Data supplied -
········

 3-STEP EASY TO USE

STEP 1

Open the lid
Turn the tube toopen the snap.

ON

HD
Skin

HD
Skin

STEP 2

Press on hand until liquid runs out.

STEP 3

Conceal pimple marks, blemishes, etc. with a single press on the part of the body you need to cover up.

········

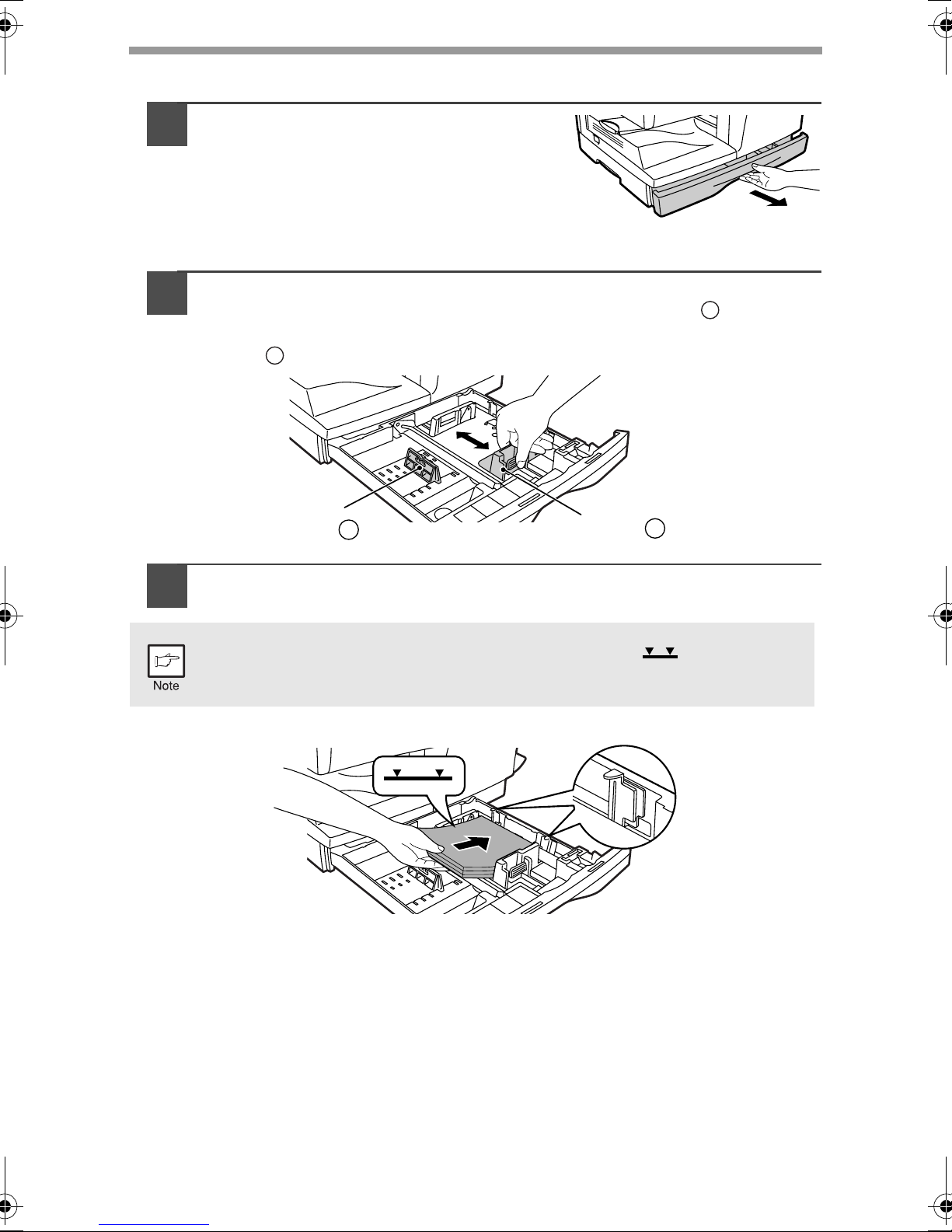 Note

········

Task item - The response should hold exactly the lines starting at the line with "3-STEP EASY TO USE" and ending at the line with "Conceal pimple marks, blemishes, etc.", and no other line of the material above.

Written solution -
 3-STEP EASY TO USE

STEP 1

Open the lid
Turn the tube toopen the snap.

ON

HD
Skin

HD
Skin

STEP 2

Press on hand until liquid runs out.

STEP 3

Conceal pimple marks, blemishes, etc. with a single press on the part of the body you need to cover up.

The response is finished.